§ TEXT SECTION
——————

Be Confident

Ok....I must say that this is a hard one for me. Right now I feel like I am in the honeymoon phase. Everything seems new and wonderful. I am on a self imposed retreat and I don't have the day to day worries or temptations that I would have at home. I realize this. I also know that I have a long and difficult road ahead of me when I get home. This time to reflect and get back to some kind of "normal" is a gift. I have been doing much reading and meditation. Prayer is a must for me. Faith and confidence go together. I do have confidence that I can do this. I have confidence that I can do it and not gain back to 100 lbs I lost. I just have to do the work and make choices that will take me were I need to be. I know what I need to do. I have lots of people that I can rely on. I am really grateful for that. In the end it is ME who has to the next right thing. Am I scared. Hells yes. But I will not let it consume me. I refuse to let anger and resentments rule my mind. I need to let go of that stuff.

I still have a resentment against the family the fired me in Sept. I have tried everything I can think of and still it will crop up. It isn't constant but it really does take up too much space in my head. UGH! It bothers me that I let it bother me. I have decided that I am going to try to move when I get back. I still rent a townhome from that family. The place is falling apart. Instead of bringing it to their attention I just put up cause I don't want to have to interact with them. I want to sever all relationships with them. I want to have peace where I live. I have drug my feet. I should have moved out when I got fired, but I was too lazy to do what was the right thing for me. I am going too keep my eyes open and find another place in the complex that I am in now. Only one that is nicer. One that doesn't have a dark cloud over it. Cause I feel the place I am in now does. It shouldn't be hard. I just have to be patient.

——————

[Stored entries]

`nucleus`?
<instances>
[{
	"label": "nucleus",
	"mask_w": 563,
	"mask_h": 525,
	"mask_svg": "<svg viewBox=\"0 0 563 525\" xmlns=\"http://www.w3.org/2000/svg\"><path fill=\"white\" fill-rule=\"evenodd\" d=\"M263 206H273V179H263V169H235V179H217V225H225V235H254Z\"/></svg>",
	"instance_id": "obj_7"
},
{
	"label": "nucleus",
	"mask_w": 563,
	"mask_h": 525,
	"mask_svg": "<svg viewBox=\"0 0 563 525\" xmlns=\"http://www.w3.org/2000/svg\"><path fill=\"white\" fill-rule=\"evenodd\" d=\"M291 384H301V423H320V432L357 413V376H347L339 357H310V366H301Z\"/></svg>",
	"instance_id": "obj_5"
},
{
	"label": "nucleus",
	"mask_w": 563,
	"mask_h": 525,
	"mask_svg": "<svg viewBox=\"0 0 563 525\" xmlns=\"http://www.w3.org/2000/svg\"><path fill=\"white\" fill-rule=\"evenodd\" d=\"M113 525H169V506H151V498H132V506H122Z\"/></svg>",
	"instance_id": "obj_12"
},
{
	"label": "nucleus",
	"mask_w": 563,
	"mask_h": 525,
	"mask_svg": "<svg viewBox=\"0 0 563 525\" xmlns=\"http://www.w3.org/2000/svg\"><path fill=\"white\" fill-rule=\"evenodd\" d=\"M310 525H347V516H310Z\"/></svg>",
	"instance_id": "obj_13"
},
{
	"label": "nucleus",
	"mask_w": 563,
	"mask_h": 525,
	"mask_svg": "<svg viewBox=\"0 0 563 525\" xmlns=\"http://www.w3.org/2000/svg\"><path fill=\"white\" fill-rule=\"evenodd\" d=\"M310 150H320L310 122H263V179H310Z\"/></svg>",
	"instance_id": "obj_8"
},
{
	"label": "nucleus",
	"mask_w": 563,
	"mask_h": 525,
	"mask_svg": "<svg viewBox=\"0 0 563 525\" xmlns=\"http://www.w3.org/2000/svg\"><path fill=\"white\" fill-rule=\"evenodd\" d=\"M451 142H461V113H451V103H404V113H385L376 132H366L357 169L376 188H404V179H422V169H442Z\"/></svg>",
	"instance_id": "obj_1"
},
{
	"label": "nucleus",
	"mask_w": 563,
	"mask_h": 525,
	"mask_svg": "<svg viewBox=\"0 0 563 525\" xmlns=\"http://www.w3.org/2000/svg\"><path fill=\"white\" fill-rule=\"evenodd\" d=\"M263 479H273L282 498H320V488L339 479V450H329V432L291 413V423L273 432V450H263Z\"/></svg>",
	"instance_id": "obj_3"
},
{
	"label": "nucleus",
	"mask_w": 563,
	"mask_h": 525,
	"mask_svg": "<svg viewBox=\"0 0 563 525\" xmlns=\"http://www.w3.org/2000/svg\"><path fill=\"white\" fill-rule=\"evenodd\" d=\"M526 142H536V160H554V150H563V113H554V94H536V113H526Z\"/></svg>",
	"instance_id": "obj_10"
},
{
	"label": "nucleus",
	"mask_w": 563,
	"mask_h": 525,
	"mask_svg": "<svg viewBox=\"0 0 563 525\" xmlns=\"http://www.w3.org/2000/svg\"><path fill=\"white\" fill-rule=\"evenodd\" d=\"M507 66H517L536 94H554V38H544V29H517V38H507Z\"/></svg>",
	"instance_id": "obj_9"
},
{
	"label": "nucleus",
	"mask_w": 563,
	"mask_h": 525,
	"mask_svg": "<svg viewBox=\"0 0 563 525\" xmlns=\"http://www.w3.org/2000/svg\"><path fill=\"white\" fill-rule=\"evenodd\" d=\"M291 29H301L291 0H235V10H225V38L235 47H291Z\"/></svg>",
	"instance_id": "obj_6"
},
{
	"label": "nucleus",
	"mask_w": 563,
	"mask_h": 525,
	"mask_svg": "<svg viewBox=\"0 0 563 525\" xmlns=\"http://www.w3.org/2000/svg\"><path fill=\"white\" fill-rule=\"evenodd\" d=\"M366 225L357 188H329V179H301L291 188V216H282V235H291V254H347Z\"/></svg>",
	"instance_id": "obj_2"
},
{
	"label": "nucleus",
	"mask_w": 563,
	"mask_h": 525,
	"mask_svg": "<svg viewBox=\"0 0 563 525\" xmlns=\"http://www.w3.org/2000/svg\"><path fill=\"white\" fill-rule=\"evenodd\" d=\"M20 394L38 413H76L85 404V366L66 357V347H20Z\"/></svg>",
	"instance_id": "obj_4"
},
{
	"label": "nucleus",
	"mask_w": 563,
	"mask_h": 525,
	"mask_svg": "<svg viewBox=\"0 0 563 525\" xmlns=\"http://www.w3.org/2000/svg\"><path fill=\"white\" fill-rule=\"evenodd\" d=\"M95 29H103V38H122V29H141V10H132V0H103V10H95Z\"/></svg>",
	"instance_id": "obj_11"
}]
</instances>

——————

§ WHAT YOU ARE ASKED TO DO
Answer these questions about the "Be Confident" post:
1. What does the writer call a must?
2. In what month was the writer fired?
3. Where does the writer plan to look for a new place to live?

§ RESPONSE TO THE EXERCISE
1. Prayer.
2. September.
3. In the same complex the writer lives in now.